Sam Glanzman was not at the battle of Dunkirk. But he could have been.

The late Samuel Joseph Glanzman was a comic book artist of great skill and great accomplishment. But that is not all he was. Beyond being an early Golden Age comic artist, he was a manual laborer in mills, shops, factories and boat yards. Without question his time in the Navy aboard the ship U.S.S. Stevens during World War II is fundamental to anyone wishing to glean more about the nature of his later comic work. Sam Glanzman drew some of the most authentic war comics ever published.

He produced comics for many publishers over many years, but that is not all he drew. He was an artist who worked in a number of genres, perhaps most famously on Charlton’s Hercules series from the late 60’s. That’s where I first encountered his distinctive storytelling, a style which evoked the real world without being slave to it. The Hercules series is well remembered for the later issues in which Glanzman experimented with unusual and baroque page designs. But the early issues of that run are more typical of the work that Glanzman had produced for most of his career – stories which presented a world recognizably the one in which we live, but also filled with lush details which stark reality often obscures. The people, even the heroes were not out-sized behemoths, but recognizably real people, though people with particular personalities.

In his work which dealt with a more modern world, such as the battles of World War II, that ability to capture the essence of reality allowed the reader to immediately identify with the soldiers and sailors who were thrust in harm’s way day in and day out.
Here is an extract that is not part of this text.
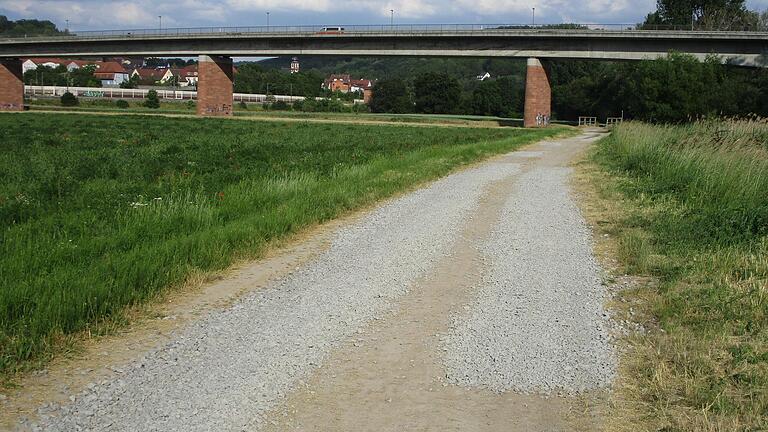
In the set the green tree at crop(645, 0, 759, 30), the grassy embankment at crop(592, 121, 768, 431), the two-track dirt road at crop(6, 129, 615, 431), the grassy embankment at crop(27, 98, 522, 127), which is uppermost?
the green tree at crop(645, 0, 759, 30)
The outcome of their dangerous adventures always to some extent uncertain, just as it was and is in the real world.

And it is that powerful feeling of reality which predominates his work dramatizing the battle of Dunkirk. That story from the Dell series Combat, told with vigorous economy, presents some of the leaders and men who served on both sides during this infamous sea battle which saw the evacuation of British forces from the beaches and ruined docks in order to preserve the future of the forces. We see through Glanzman’s masterful blend of frank realism and dramatic flourish how the struggle was on one hand to preserve the resources needed to wage the war, but also to simply save the men who waged that war. The story is at once the story of thousands and the story of a few – the secret to grand storytelling. The big picture is clear with ships and planes in conflict, but so is the human drama which unfolds within the shadows of these machines of war.

I was not at the battle of Dunkirk. But thanks to the nimble storytelling, the careful craftsmanship and authentic understanding of Sam Glanzman, in some very small way I could have been.

- Dean Webb (a.k.a. Rip Jagger)



And there you have it. 

I never saw my fifty bucks, and frankly I don't give a care about it. But I also never received even ONE copy of the book so I could have the thrill to see my name in actual print on actual paper in an actual comic celebrating a comic artist I admire. In fact I didn't even know the book had been published until much later and by then all my outlets had sold out and I've been unable to get a copy anyplace else. 

A few e-mails to Ford about the matter drew one response in which he apologized and said he'd make good. Being a trusting soul by and large, I took him at his word and even sent him another essay he requested for a later collected edition. I was a sap I guess. For not only did I not get my first fifty bucks, I didn't receive the promised second fifty bucks and I still never got a copy of the first comic book. I followed up a few times and got dead air. Considering it lesson learned (twice) I dusted my hands of the affair and largely forgot about it. But reading the U.S.S. Stevens stories by Glanzman reminded me and so I'm sharing my tale of meager woe and sharing the essay as well. Maybe soon I'll share the second one as well.

I can now add my name to the long long list of comic creators who have been gypped by an editor. It's an illustrious list and no small part of me is glad to be part of such magnificent company.  Another really big part wants the actual comic book, and a teensy bit wouldn't mind the money. At any rate my name is in the GCD and that's not nothin' amigos.